Market conditions are likely to remain challenging, especially given the significant uncertainty caused by the worldwide impact of COVID-19 and the uncertain speed of the global economic recovery. The extent to which these conditions will impact the Group’s overall FY21 profitability is uncertain, making short-term forecasting extremely difficult. Accordingly, Macquarie is currently unable to provide meaningful guidance for FY21.

Ms Wikramanayake said: “We continue to maintain a cautious stance, with a conservative approach to capital, funding and liquidity that positions us well to respond to the current environment. The longstanding fundamentals that have resulted in Macquarie being profitable every year since inception are unchanged, including deep expertise in major markets; business and geographic diversity; and a proven risk management framework and culture.” 

 

Contacts

Sam Dobson
Macquarie Group Investor Relations
+61 2 8232 9986

Lisa Jamieson
Macquarie Group Media Relations
+61 2 8232 6016

 

This document has been authorised for release by Alex Harvey, Chief Financial Officer.

 

  1. Where referenced in this document, Group capital surplus is calculated at 8.5 per cent Risk Weighted Assets (RWA) including capital conservation buffer (CCB), per APRA ADI Prudential Standard 110. ‘Harmonised’ Basel III estimates are calculated in accordance with the BCBS Basel III framework. CET1 refers to the Common Equity Tier 1 ratio. LCR refers to the Liquidity Coverage Ratio. Where referenced in this document, average LCR for the March 2020 quarter is based on an average of daily observations.
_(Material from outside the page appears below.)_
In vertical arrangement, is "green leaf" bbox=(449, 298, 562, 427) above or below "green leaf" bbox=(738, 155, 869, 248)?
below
NSFR refers to the Net Stable Funding Ratio.
  2. Based on materiality, the 8.5% used to calculate the Group capital surplus does not include the countercyclical capital buffer (CCyB) of ~3bps. The individual CCyB varies by jurisdiction and the Bank Group’s CCyB is calculated as a weighted average based on exposures in different jurisdictions.
  3. Based on FY20 net profit contribution from Operating Groups.
  4. International income is net operating income excluding earnings on capital and other corporate items.
  5. Includes staff employed in certain operationally segregated subsidiaries.
  6. Issuances are AUD equivalent based on FX rates at the time of issuance and represent full facility size.
  7. Total customer deposits as per the funded balance sheet ($A67.1 billion) differs from total deposits as per the statutory balance sheet ($A67.3 billion). The funded balance sheet reclassifies certain balances to other funded balance sheet categories.
  8. 7 Apr 2020; ‘APRA issues guidance to authorised deposit-taking institutions and insurers on capital management’. 
  9. Depending on DRP participation.
  10. Retained earnings for FY20 of ~$A1.2 billion, net of dividends (Includes FY20 interim dividend and FY20 final dividend); new equity raised in September 2019 of $A1.7 billion; shares to be issued for MEREP requirements of ~$A0.6 billion; and shares to be issued to satisfy the DRP, estimated at ~$A0.2 billion depending on DRP participation.
    $A2.5 billion of this ordinary equity is in MBL (reflecting ~$A1.5 billion of FY20 retained earnings, and a $A1.0 billion MBL recapitalisation).
  11. ‘APRA adjusts bank capital expectations’; 19 March 2020.
  12. ‘APRA announces deferral of capital reform implementation’; 30 March 2020.
  13. Net Other Operating Income includes all operating income excluding base fees.